The visual assessment with the naked eye during a skin disease health check-up makes it hard to contrast skin injuries and typical tissue, producing a misdiagnosis. Indeed, dermoscopy is a mainly solid conceptual method for skin injuries. The input thought of dermoscopy is to obtain an enlarged high–resolution image while removing reflections from the skin's surface. The utilization of dermoscopy imaging tools improves the general perception of skin lesions, sensitivity (correct finding of disease) and specificity (correct finding of doubtful disease) contrasted with visual assessment; further, it needs improvement to analyze skin disease. However, since physical examination from dermoscopy images are frequently time-consuming, error-prone, complex, and personal (i.e., might create different diagnostic outcome). Hence, an automated and consistent computer-aided diagnostic (CAD) framework to recognize skin cancer growth has developed a significant evaluation device that offers dermatologists a subsequent input to help and aid their decisions [2].
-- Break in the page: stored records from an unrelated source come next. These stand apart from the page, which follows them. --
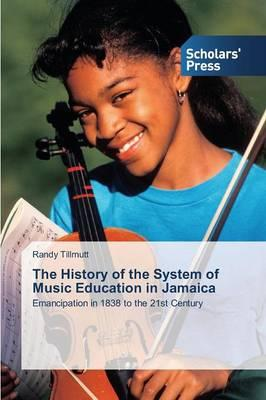 The History of the System of Music Education in Jamaica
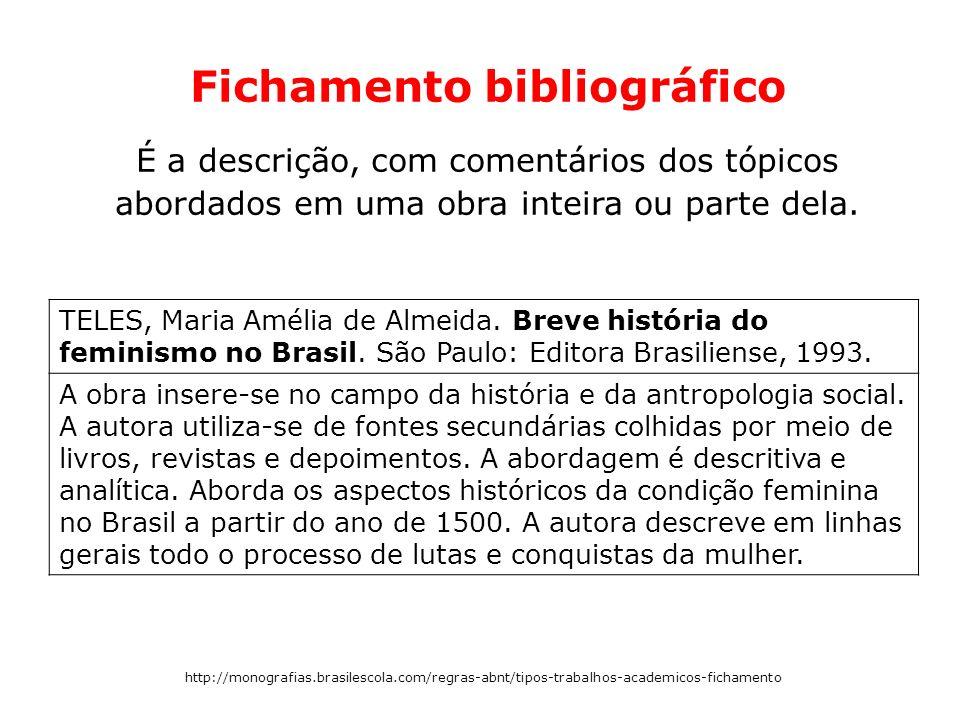 Fichamento bibliográfico É a descrição, com comentários dos tópicos abordados em uma obra inteira ou parte dela. TELES, Maria Amélia de Almeida. Breve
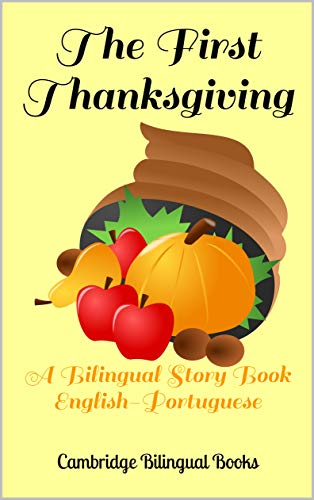 The First Thanksgiving: A Bilingual Story Book English-Portuguese (English Edition)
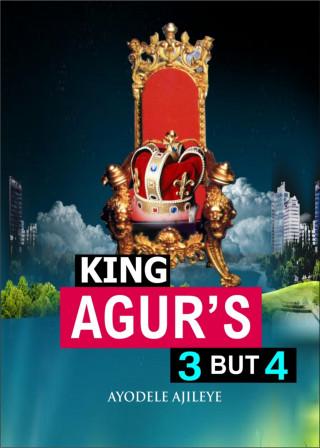 Ayodele Ajileye: King Agur's 3 but 4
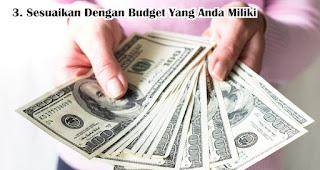 Sesuaikan Dengan Budget Yang Anda Miliki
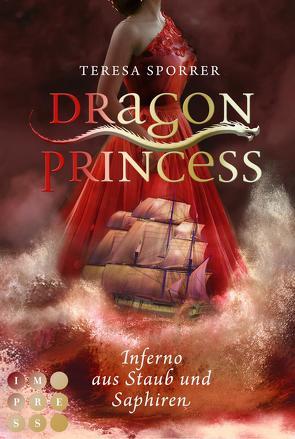 Dragon Princess 2: Inferno aus Staub und Saphiren von Sporrer,  Teresa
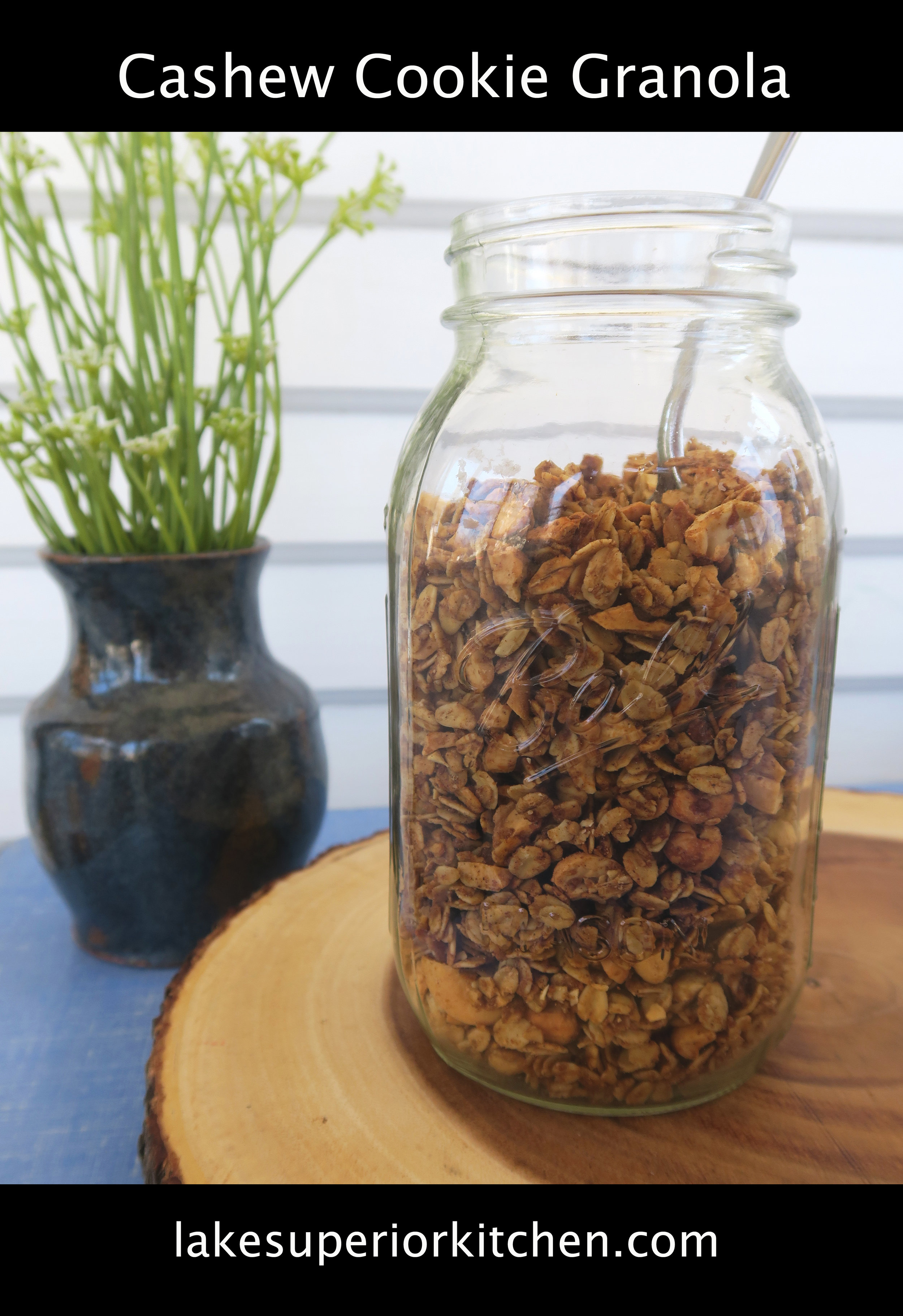 lake superior kitchen, duluth food, granola recipe, healthy granola, cashew, cookie butter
There are numerous investigations on diagnosing skin disease utilizing deep learning and machine learning strategies in the literature. In recent times, complex medical problems are handled through deep learning convolutional neural networks (CNN) [3,4,5,6], particularly dermoscopic image analysis [7,8,9,10,11] to melanoma recognition. Overall, there are existing and tested convolutional neural network classifiers based on deep learning, for example, AlexNet [12], VGGNet [13], GoogLeNet [14], ResNet [15], and DenseNet [16]. These CNNs go further to expand for more accurately identifying the five challenging tasks [17, 18]. The research goes to a two-course model that utilizes a deep residual network to segment and classify skin lesions [11]. The method of moving a portioned mask of skin lesions, alongside descriptions of clinical rules, such as, shading, texture, and morphological qualities, to the CNN through U-Net [19] has been used. Later, it introduced a two-advance model for the classification of skin lesions [20]. Shading, texture, and shape qualities were removed from images through U-Net and sent to a Support Vector Machine (SVM) classifier to analyze favourable or dangerous dermoscopy pictures. The hybrid system for classifying the skin lesion is introduced, a blend of CNN and SVM with sparse coding(SC) [21]. In recent years, researchers have also built a deep learning network based on a hybrid approach through encoding local descriptors [11]. The various features, including deep and statistical from ResNet, utilized the SVM classifier and the chi-square kernel to recognize the distinctive skin lesions. The usage of both handcrafted through traditional approach and learned features using deep learning with ResNet-50 for improvement in classification was proposed. It consolidates high-quality conventional capacities through picture handling and ResNet-50 profound, getting the hang of learning capacities [8]. In the latest, the authors detect seven classes of cancer using a support vector machine with an artificial bee colony method. RNA sequencing is also utilized [9].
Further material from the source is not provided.